Twining Carole, Davies Rhodri, Taylor Chris
Imaging Sciences, University of Manchester, Manchester, UK.
Inf Process Med Imaging. 2007;20:738-50. doi: 10.1007/978-3-540-73273-0_61.
Determining groupwise correspondence across a set of unlabelled examples of either shapes or images, by the use of an optimisation procedure, is a well-established technique that has been shown to produce quantitatively better models than other approaches. However, the computational cost of the optimisation is high, leading to long convergence times. In this paper, we show how topologically non-trivial shapes can be mapped to regular grids (called shape images).

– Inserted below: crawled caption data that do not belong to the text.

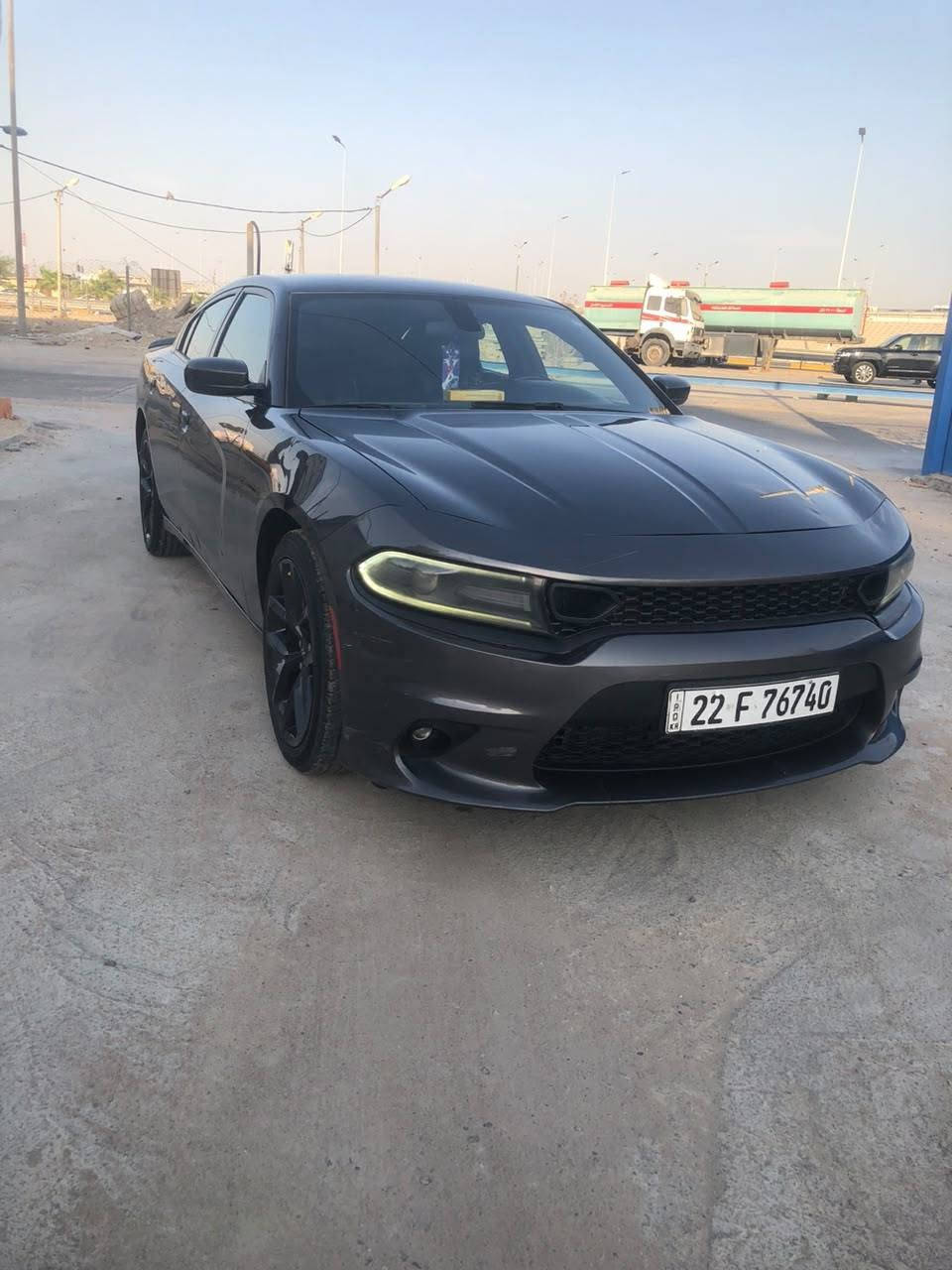السلام عليكم
 جارجر 2021 اصل
نص فول
 وارد امريكي
 6 سلندر SXT
ضررها كلش بسيط فقط الجاملغ مرجع بارد

لا مشتغله خط ولا شي استعمال شخصي فقط 
كير مكينه كله كفاله تبريد ثلج تايراتها تنضيف رقم أربيل سنويه ل 2027

 سعر 190 بيها مجال بسيط حك الجية مكاني البصرة الزبير
*********** البصرة, العراق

This leads to an initial reduction in computational complexity. By also considering the question of regularisation, we show that a non-parametric fluid regulariser can be applied in a principled manner, the fluid flowing on the shape surface itself, whilst not loosing the computational gain made by the use of shape images. We show that this non-parametric regularisation leads to a further considerable gain, when compared to previous parametric regularisation methods. Quantitative evaluation is performed on biological datasets, and shown to yield a substantial decrease in convergence time, with no loss of model quality.
通过使用优化程序来确定一组未标记的形状或图像示例之间的逐组对应关系,是一种成熟的技术,已证明该技术能比其他方法产生质量更好的模型。然而,优化的计算成本很高,导致收敛时间很长。在本文中,我们展示了如何将拓扑非平凡形状映射到规则网格(称为形状图像)。这导致计算复杂度初步降低。通过考虑正则化问题,我们表明可以以有原则的方式应用非参数流体正则化器,流体在形状表面本身流动,同时不会损失使用形状图像带来的计算优势。我们表明,与以前的参数正则化方法相比,这种非参数正则化会带来进一步的显著优势。对生物数据集进行了定量评估,结果表明收敛时间大幅减少,且模型质量没有损失。